Arsenic is a naturally occurring element known to be a human carcinogen and hazardous to health. For this reason, when New Jersey homes with wells are sold, it is required they are tested for arsenic. If found above safe levels for drinking water, an arsenic treatment system can be installed.

In such treatment systems, water from the well flows through a specialized adsorptive filter. When functioning as intended, the adsorptive media and filtered arsenic remain in the treatment tank while potable water flows into the home.

However, Rockafellow-Baldoni and co-authors found microparticles of arsenic treatment media in the drinking water at 71 percent of the tested homes. This media is intended to stay within the treatment tank and not enter a home’s drinking water as it likely contains high concentrations of adsorbed arsenic.

Arsenic may not be the only contaminant of concern: When radium, another naturally occurring yet hazardous substance, is detected in well water, it is effectively removed with a water softener.

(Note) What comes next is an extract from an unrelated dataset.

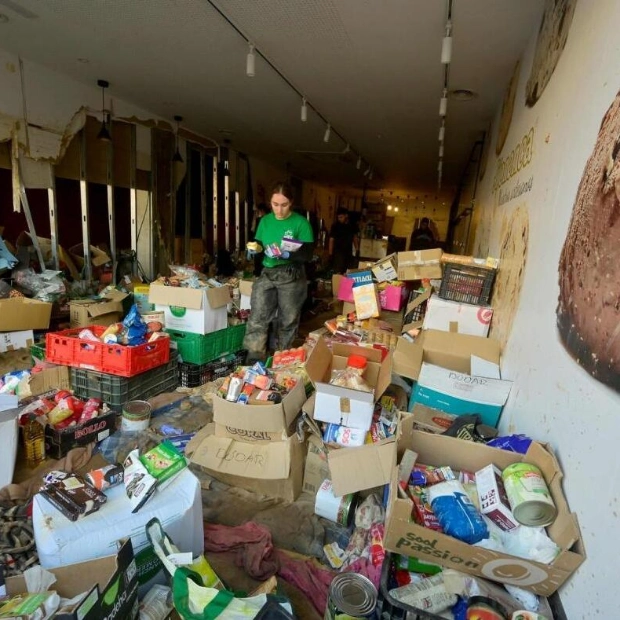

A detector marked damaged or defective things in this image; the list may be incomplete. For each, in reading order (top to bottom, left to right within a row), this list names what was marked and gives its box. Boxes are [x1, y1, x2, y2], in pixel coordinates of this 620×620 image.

damaged ceiling [0, 0, 544, 194]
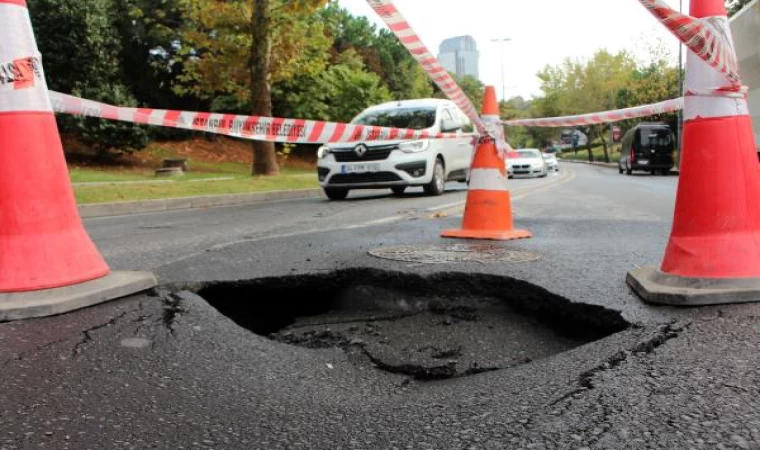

During their research, Rockafellow-Baldoni and Spayd detected microparticles of water softener resin in 84 percent of homes with water softeners. This suggests that in some homes microparticles with adsorbed radium might also be present.

They added that further research is needed to determine why these malfunctions occur and ascertain the concentrations of arsenic and radium in escaping media.

Until further studies can address these issues, researchers encourage well owners to install a 5-micron post-treatment sediment filter to capture escaping media. Information about obtaining and properly installing the filter is available from the New Jersey Geological and Water Survey.